Page excerpt START

Murmansk Run

cshortridge73
5th October 2012, 14:49
Of all convoy runs, Atlantic or Pacific, there is one that has become wardroom and fo’castle legend wherever men of the sea gather to sway yarns. It has been told and retold by those that lived through to tell it. And the men that had been on it are considered a little higher in the echelon of veterans - whether they be the brass hats of the escort ships, or the humblest merchant seaman tending boilers in rusty old teakettles that could scarcely keep pace in the convoy parade. It is the “Murmansk Run.”


Men - and boys - who had never seen salt spray in there lived returned for on Murmansk Run seasoned veterans of both the sea and the war.

German armies were at the gates of Moscow by the end of 1941. Relief, in American war supplies, simply had to get through to the Soviet forces. The shortest practicable route was over the Arctic Circle and around the North Cape of Norway down to the port of Murmansk, or into the White Sea to Archangel. But bitter weather and a ruthless, vigilant enemy combined to make this the most dangerous of all wartime voyages.

This is a somewhat personal accounting of an Armed Guard unit 'doing their thing' on a North Atlantic convoy run...what they encountered, how they dealt with it....all the way from the seasoned merchant man to the seasoned sailor of the Armed Guard ...it paints a picture of the how ugly it was...and the laughs in between ....

If you'd care to read the 10 or so pages of this voyage.. of which I'm sure you'll not be disappointed....just click on this title: MURMANSK RUN (http://navalmerchantshiparticles.blogspot.com/2010/06/convoys-of-north.html) and it will take you right to the link.

Hugh Ferguson
5th October 2012, 17:11
Herewith 3 videos, Bud, relevant to this.

Page excerpt END
Given information START

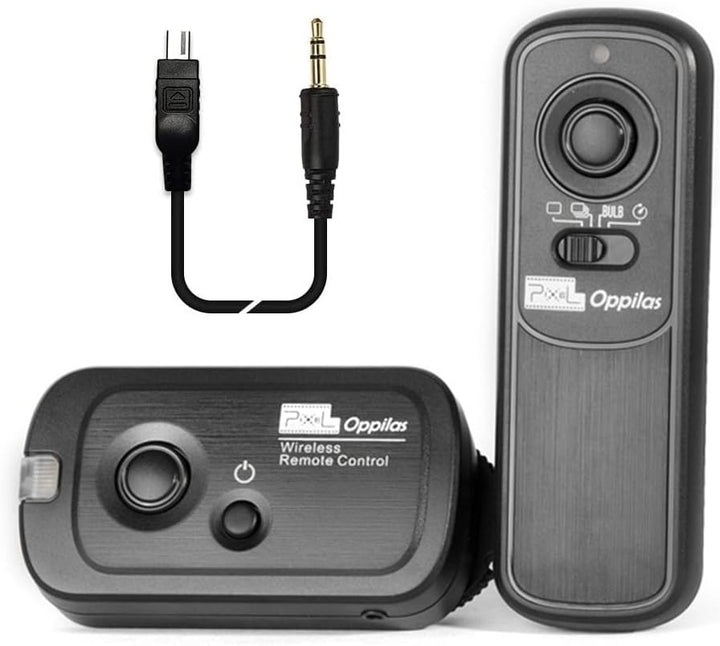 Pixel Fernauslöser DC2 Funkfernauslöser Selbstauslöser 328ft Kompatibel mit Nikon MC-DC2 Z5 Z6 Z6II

Given information END
Given information START

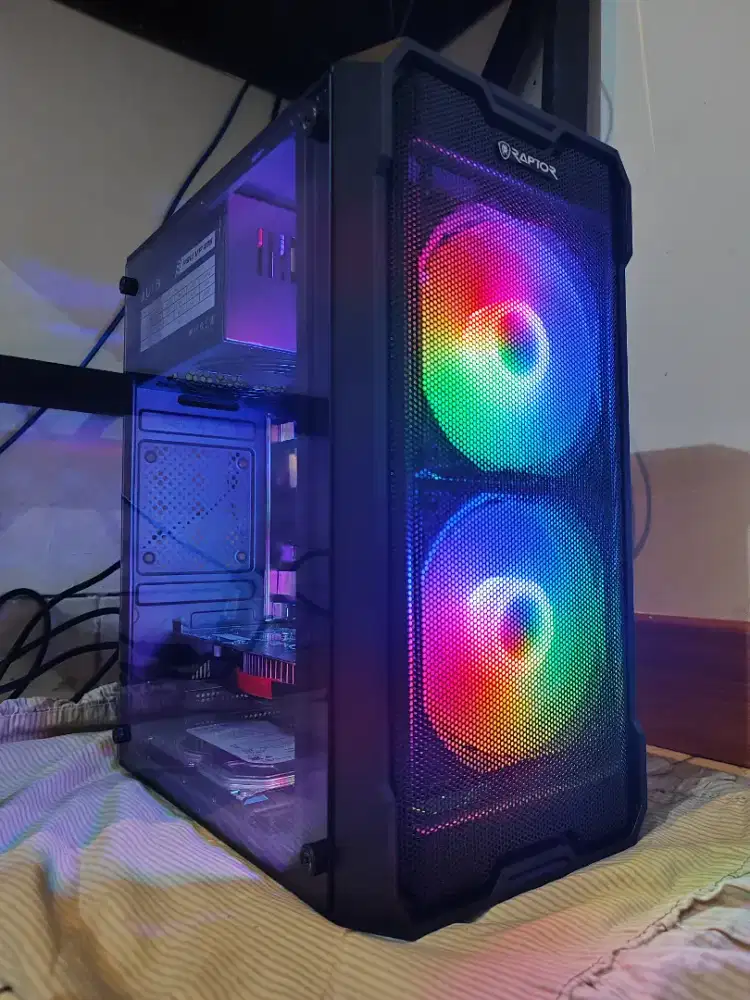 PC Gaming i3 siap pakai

Given information END

* **Questions to answer**:
(1) Answer these from the Murmansk Run post:
(a) Where were German armies by the end of 1941?
(b) Around which cape did the shortest practicable route pass?
(c) How many videos did Hugh Ferguson share?
(2) Copy the part of the Murmansk Run post starting at "This is a somewhat" and ending at "relevant to this.".
The listing has no connection to the Murmansk Run post.

* **Replies**:
(1)
(a) At the gates of Moscow.
(b) The North Cape of Norway.
(c) Three.

(2)
This is a somewhat personal accounting of an Armed Guard unit 'doing their thing' on a North Atlantic convoy run...what they encountered, how they dealt with it....all the way from the seasoned merchant man to the seasoned sailor of the Armed Guard ...it paints a picture of the how ugly it was...and the laughs in between ....

If you'd care to read the 10 or so pages of this voyage.. of which I'm sure you'll not be disappointed....just click on this title: MURMANSK RUN (http://navalmerchantshiparticles.blogspot.com/2010/06/convoys-of-north.html) and it will take you right to the link.

Hugh Ferguson
5th October 2012, 17:11
Herewith 3 videos, Bud, relevant to this.